How long do you wait after a relationship breakup?

Posted on 11/18/08, 07:25 pm
I know this might be strange but I just wanted to know other peoples point of views on how long after a break up do you start dating again. I know it is all relevant to how long the relationship was, but I was with my last girlfriend 5 years and it took me a good 9 months before I could even imagine being with anyone else ( for her it was incredibly less I dont think my side of the bed was cold if you know wot I mean lol). I find alot of my friends seem to jump from one partner to another and I dont understand it.

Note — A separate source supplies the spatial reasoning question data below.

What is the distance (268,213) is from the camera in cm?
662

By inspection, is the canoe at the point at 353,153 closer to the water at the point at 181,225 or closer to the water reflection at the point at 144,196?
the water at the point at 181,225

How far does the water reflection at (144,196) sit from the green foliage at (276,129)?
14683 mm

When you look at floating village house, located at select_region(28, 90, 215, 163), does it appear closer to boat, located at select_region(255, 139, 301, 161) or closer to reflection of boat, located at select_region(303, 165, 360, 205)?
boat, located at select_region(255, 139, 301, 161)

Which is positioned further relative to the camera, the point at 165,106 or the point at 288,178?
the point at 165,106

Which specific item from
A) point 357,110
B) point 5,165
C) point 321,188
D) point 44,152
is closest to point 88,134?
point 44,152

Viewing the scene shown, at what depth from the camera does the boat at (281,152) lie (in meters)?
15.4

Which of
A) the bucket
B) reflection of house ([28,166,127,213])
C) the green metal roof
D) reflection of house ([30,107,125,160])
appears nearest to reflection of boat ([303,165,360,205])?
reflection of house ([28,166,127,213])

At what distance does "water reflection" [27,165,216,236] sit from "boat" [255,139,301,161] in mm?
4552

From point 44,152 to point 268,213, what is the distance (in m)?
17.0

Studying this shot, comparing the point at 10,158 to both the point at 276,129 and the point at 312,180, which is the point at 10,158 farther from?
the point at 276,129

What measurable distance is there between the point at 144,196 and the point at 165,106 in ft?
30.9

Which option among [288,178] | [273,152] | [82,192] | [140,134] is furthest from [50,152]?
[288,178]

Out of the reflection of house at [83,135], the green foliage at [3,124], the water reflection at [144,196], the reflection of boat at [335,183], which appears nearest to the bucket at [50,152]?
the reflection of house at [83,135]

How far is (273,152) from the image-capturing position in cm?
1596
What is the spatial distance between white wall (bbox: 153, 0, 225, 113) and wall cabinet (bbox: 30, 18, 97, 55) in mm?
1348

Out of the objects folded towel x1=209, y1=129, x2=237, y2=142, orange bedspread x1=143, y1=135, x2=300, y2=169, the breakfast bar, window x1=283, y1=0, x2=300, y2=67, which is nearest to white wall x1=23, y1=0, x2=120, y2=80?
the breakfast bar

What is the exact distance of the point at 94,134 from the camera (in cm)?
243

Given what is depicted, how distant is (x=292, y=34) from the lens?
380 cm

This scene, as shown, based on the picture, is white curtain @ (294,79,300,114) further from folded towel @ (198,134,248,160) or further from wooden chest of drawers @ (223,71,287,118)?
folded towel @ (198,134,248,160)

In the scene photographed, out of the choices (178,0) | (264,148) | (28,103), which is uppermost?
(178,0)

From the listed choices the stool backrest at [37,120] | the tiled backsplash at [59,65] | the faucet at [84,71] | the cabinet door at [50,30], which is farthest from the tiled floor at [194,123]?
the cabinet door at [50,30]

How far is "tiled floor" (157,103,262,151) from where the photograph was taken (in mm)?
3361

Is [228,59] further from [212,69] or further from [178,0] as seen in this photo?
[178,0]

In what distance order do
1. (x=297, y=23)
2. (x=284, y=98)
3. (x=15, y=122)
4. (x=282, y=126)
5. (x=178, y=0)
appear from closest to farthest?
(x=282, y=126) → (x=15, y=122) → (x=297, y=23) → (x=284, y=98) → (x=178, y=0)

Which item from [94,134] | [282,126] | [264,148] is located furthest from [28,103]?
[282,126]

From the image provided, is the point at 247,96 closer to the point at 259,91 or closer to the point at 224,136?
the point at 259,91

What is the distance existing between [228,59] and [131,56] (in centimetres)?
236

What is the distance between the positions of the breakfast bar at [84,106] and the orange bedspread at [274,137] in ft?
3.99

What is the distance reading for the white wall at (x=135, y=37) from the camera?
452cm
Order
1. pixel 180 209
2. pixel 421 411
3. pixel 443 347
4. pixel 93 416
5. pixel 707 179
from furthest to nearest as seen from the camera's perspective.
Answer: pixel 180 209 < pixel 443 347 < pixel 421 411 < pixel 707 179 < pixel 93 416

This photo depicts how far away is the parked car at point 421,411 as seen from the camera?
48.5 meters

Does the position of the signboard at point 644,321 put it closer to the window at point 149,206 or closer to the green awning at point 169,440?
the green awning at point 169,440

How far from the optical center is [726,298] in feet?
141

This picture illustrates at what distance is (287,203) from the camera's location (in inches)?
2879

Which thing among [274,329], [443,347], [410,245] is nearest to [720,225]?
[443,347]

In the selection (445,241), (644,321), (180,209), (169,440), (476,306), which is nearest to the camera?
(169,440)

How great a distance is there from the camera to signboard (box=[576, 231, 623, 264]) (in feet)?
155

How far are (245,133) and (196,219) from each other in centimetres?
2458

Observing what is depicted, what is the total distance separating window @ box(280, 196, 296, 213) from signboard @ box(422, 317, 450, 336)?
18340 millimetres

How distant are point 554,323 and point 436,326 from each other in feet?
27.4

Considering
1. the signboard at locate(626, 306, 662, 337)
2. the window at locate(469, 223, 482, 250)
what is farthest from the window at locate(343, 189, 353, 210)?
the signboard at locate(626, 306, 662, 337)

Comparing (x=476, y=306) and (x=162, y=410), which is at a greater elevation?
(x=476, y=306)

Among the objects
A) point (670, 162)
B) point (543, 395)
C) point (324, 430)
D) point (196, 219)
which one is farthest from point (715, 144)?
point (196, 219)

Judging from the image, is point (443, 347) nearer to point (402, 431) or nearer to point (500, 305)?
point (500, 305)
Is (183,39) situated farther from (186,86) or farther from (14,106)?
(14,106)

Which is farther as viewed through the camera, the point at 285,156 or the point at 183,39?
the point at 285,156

But is it just me or are there others that think it is a sign of respect of the relationship.

Just a thought
xx
Showing 1 - 10 of 16 Replies
  • Reply #1 11/19/08  12:09am
    When the time is right you will know. Make sure you take time for yourself. A friend of mine says you take a month off for every year so you can heal.
  • Reply #2 11/19/08  2:00am
    I agree with ((racbc)) You always need to take time for yourself and let your heart heal. Pamper yourself for awhile.
  • Reply #3 11/19/08  4:40pm
    I think it depends on you, the depth of the relationship and how quickly you heal. I waited about 18 months after my breakup (6 years of an extremely emotionally rocky relationship) My wife waited about 1 month before starting to see me and we are both fully emotionally available now to each other and have been together 4 years.
  • Reply #4 11/21/08  2:41am
    I think it all depends on where you are at emotionally and how strong the relationship bond with the person was. I was with someone for only a year and it took me about 7-8 months to be totally over her, yet I had a 14 year relationship and it only took me a few months, I think because the relationship had already "ended" emotionally years before it physically ended.
  • Reply #5 11/21/08  5:15pm
    Well you're talking to someone who can only speculate here. But I agree with Kaino, everyone really. The new relationship is about you and the new lover, not anyone else.

    1234
  • Reply #6 11/21/08  5:15pm
    Well you're talking to someone who can only speculate here. But I agree with Kaino, everyone really. The new relationship is about you and the new lover, not anyone else.

    1234
  • Reply #7 11/23/08  9:21am
    I agree totally with what Kaino said. It has been my experience.
  • Reply #8 11/23/08  12:36pm
    For me it has been different for each relationship. Once I pined away for 2 years and once I had my first date just 11 days after my lover broke up with me. Remember that some women who hate to be alone will start the new relationship before the old one is over! Everyone and every situation is different.
  • Reply #9 12/17/08  2:59pm
    Yes I agree with every thing that has been said hear: but, others thatd who jump from one relationship to another is really not all ways making good decisions. Time does heal and precious do not fade away; so be good to yourself.
  • Reply #10 12/18/08  3:00pm
    For me it usually took a good 6 months before I was ready to start dating after a break up. It didn't seem to matter if it was a longish relationship (5 yrs.) or a short one (6 mos.)

    The point is, everyone is different, and I think as long as we allow enough time to grieve the loss and heal from it, then there really are no hard and fast lines as to when you are "ready"

    Hope this was helpful. Good luck and have fun!